4 E a política? O seu PSD? perguntei-lhe eu, um destes dias. A ida para uma instituição com a “exclusividade” da Gulbenkian fechou esse patamar de acção e intervenção? Trancou-o de vez, pô-lo simplesmente entre parêntesis? A resposta veio por partes. Um: “sim a política interessa-o”; dois: “sim o PSD interessa-lhe”; três: “ mas”… Pausa: “mas o meu tempo talvez ainda não tenha chegado”. Eis um “mas” especial: consegue ao mesmo tempo pôr uma intenção a bom recato e simultaneamente sinalizá-la.

Estamos entendidos. Outra coisa seria avaliar apoios e circunstancias mas parece que é cedo.

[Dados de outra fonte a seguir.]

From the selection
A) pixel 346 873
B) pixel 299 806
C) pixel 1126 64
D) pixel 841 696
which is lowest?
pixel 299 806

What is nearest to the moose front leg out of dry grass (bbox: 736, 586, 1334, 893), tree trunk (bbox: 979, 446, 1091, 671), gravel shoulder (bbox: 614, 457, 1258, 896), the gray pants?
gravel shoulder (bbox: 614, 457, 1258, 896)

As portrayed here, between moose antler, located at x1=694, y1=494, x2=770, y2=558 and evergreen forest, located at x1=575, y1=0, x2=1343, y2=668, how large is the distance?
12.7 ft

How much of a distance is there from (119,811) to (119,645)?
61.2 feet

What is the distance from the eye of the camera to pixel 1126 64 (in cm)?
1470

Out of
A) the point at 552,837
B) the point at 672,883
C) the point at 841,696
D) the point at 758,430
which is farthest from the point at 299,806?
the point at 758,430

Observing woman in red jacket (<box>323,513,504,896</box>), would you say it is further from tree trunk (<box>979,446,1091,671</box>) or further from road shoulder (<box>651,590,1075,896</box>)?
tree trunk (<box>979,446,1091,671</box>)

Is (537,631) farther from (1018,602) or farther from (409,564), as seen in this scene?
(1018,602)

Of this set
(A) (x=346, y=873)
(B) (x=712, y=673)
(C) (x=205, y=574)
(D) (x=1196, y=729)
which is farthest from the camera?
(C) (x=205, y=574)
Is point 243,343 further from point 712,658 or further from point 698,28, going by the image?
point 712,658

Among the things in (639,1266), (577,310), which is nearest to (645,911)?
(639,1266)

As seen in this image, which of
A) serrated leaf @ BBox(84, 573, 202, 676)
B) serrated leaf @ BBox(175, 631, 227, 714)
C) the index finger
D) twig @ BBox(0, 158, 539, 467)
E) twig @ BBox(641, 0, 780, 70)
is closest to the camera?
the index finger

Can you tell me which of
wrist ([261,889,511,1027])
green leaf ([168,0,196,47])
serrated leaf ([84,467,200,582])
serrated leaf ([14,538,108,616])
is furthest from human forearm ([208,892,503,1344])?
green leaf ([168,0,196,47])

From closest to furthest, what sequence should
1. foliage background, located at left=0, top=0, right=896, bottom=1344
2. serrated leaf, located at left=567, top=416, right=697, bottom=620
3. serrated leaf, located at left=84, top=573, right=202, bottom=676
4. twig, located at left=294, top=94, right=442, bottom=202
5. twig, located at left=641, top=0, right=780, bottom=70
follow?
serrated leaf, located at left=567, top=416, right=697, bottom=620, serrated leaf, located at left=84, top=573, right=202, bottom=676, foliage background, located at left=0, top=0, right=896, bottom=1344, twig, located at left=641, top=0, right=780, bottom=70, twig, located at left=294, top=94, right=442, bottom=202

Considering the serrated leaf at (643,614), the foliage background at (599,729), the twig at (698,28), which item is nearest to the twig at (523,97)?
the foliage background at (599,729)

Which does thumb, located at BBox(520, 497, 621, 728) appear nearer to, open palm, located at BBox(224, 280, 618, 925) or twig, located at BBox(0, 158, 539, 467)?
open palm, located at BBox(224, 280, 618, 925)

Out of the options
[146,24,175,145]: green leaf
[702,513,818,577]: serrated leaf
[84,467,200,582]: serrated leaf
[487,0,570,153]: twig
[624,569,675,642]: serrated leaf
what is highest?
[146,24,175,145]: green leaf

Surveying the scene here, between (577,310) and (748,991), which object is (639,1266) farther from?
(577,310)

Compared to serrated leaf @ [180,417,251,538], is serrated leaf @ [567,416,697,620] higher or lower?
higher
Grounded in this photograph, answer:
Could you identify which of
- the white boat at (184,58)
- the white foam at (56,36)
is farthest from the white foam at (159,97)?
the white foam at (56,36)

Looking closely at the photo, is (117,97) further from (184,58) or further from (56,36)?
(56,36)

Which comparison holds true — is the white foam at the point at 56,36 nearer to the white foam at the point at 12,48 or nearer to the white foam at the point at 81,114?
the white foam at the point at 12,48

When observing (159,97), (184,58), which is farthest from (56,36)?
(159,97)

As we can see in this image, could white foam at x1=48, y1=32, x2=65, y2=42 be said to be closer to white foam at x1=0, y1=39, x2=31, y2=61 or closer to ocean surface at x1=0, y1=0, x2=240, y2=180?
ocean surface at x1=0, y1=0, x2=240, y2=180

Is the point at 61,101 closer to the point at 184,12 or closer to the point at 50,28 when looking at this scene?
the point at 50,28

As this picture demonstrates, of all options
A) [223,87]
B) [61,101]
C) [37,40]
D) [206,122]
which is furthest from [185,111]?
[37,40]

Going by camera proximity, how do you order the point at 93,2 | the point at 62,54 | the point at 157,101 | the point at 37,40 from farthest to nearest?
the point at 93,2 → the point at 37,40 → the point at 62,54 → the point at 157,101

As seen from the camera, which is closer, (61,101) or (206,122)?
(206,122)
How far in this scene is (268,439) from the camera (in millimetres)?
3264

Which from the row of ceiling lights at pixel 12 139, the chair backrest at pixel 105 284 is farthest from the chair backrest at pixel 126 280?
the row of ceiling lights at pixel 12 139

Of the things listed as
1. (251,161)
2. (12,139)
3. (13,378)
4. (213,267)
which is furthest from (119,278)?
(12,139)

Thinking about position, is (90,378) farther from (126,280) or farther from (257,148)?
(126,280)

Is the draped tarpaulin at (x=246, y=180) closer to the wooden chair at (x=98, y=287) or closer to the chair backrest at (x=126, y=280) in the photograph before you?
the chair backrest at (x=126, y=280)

5 Seja como for — política adiada, trancada, ou em banho maria — a passagem de Moedas por Bruxelas terá contribuído para (lhe) tornar verosímeis a tomada de quaisquer decisões partidárias, a veleidade de ambições políticas, a pretensão a destinos maiores. Depois se verá se o talento e a vontade política seguem. Mas ouvi-lo contar a sua caminhada internacional movendo-se com invejável segurança numa teia política e económica, sabendo contar a “petite” e a grande “histoire” ou retratar com palavras um mural de protagonistas de diverso grau e distinta qualidade, é perceber que ele ficou com o melhor e esqueceu o pior .E de caminho que deixou “marca” que é outro nome para dizer que deixou “boa impressão” e estas coisas contam: dão traquejo e conferem credibilidade. A Gulbenkian deve ter achado o mesmo e por sua vez Carlos Moedas achou muito naturalmente que “a Gulbenkian é a Gulbenkian”. Isto, em Julho, que foi quando conversámos. E como entretanto Rui Rio não deve ter um mau resultado e a vida do PSD talvez continue como está, deixou de haver pressa. A urgência saiu de cena, Moedas esperará.

Como os outros.

6 Pelo sim pelo não, resolvi perceber melhor. Para isso, pedi-lhe que falássemos, mas sugerindo levar um gravador. Será um dia destes e aqui mesmo, no Observador.